*Work order:* Search the listing below for the line with "AKKUYUDA ÖNÜ AÇIK", then write out that line and every one after it exactly, without the pictures.

*Data records:*

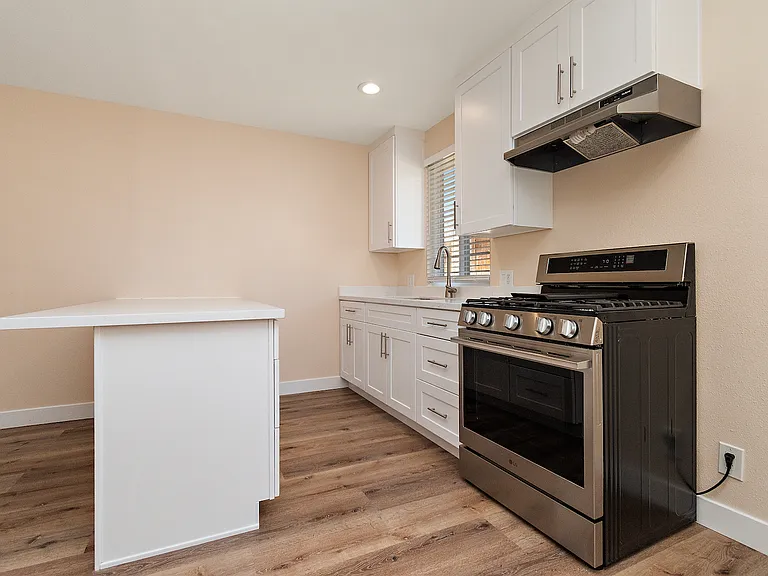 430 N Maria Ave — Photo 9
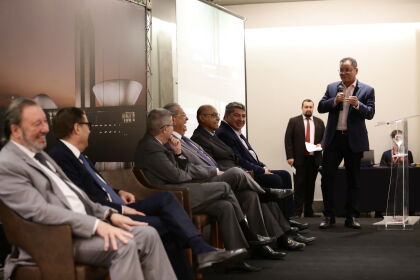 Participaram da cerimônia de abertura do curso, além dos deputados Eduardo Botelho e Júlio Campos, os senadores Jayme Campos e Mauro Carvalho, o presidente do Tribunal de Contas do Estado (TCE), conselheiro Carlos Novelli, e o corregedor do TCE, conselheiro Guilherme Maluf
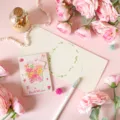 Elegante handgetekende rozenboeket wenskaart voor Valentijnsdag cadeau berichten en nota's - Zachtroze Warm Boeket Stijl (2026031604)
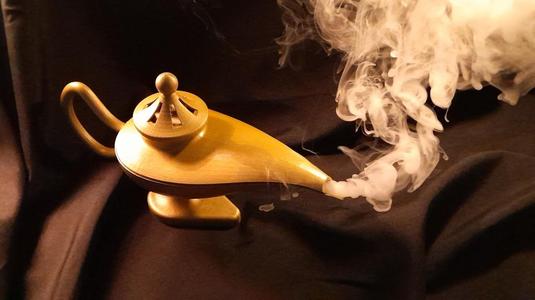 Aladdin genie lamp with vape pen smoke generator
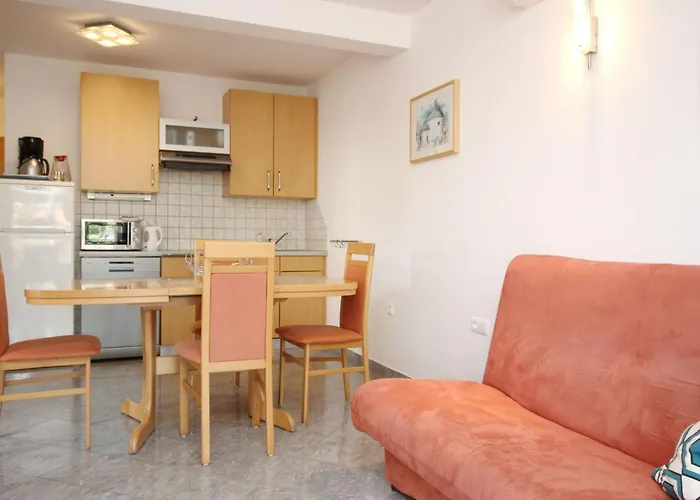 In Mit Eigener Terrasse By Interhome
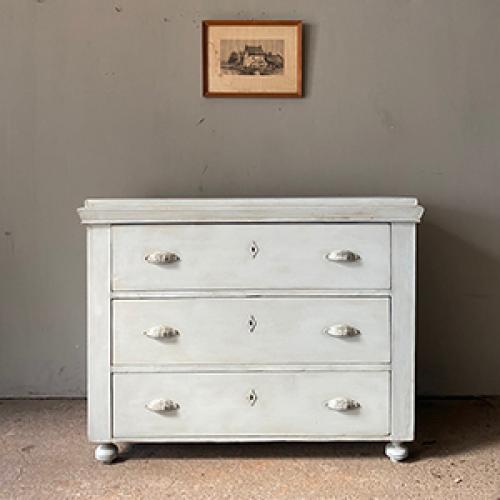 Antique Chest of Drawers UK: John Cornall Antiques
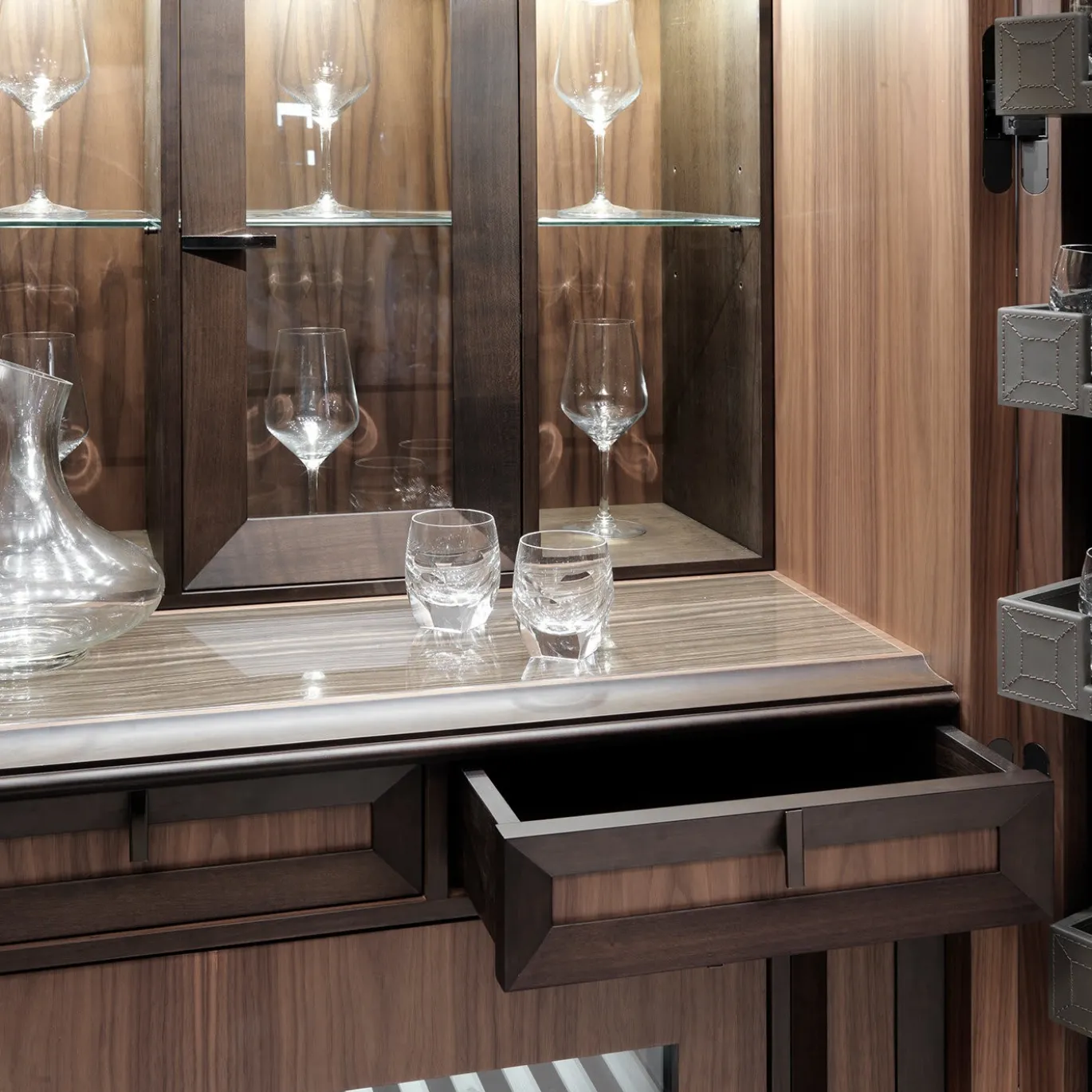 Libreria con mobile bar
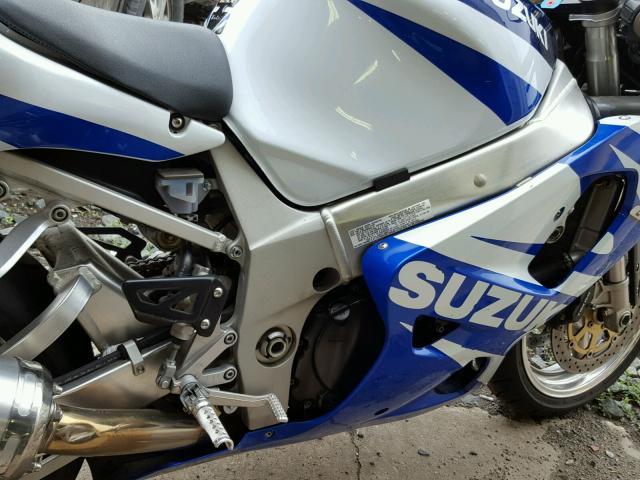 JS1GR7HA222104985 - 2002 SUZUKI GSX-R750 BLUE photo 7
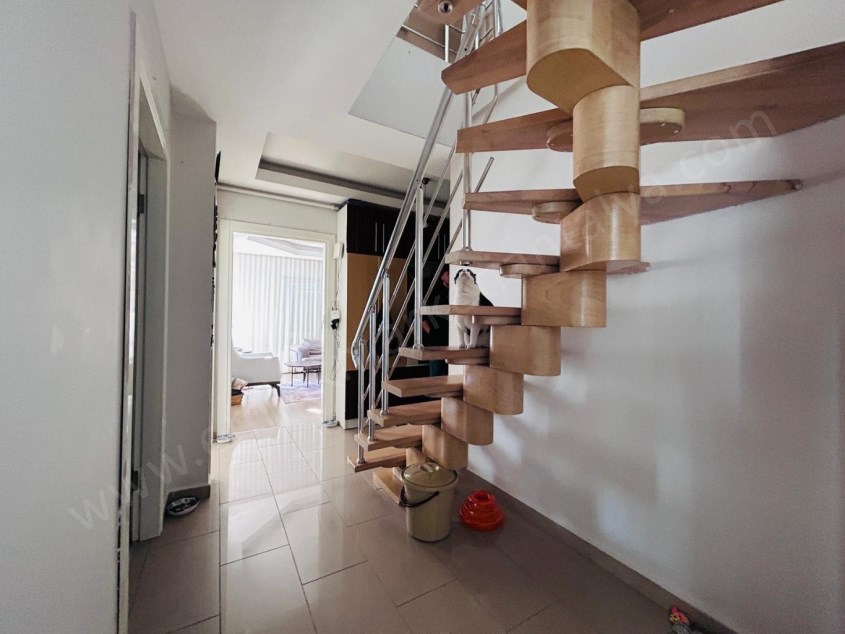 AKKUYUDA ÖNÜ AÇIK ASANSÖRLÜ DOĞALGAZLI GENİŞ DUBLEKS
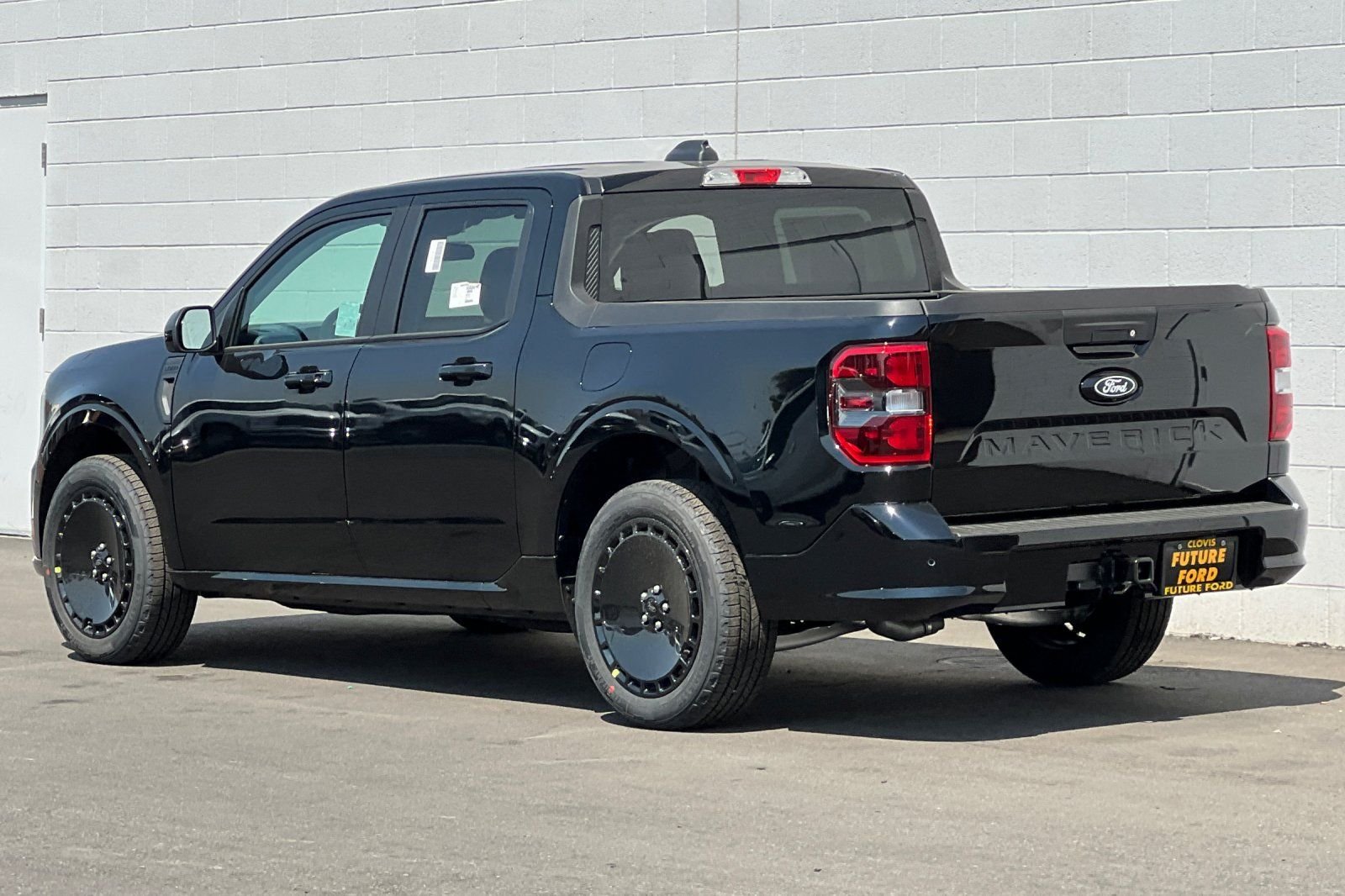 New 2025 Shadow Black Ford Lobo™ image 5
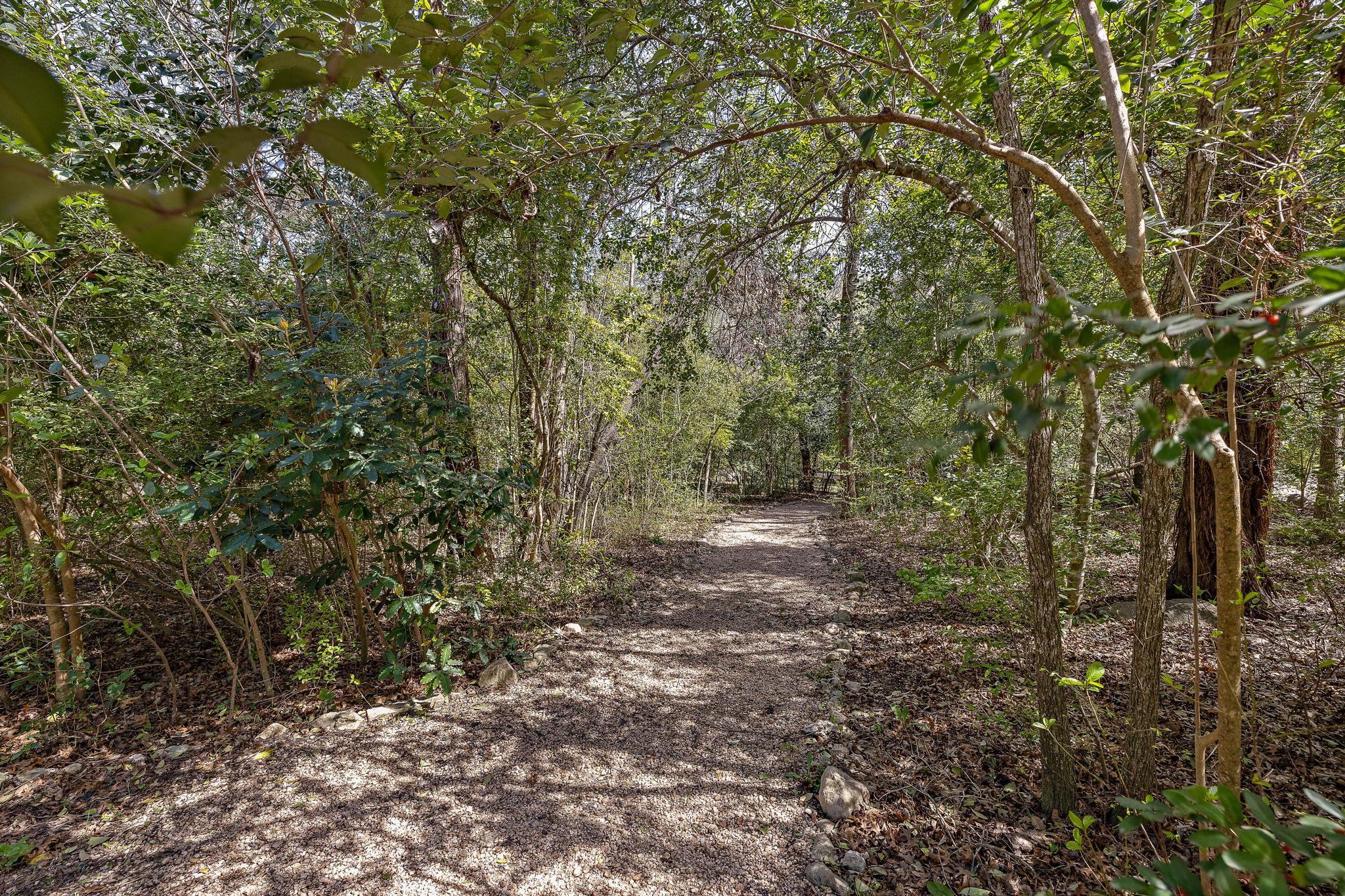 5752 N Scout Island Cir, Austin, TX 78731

*Result for this task:*
 AKKUYUDA ÖNÜ AÇIK ASANSÖRLÜ DOĞALGAZLI GENİŞ DUBLEKS
 New 2025 Shadow Black Ford Lobo™ image 5
 5752 N Scout Island Cir, Austin, TX 78731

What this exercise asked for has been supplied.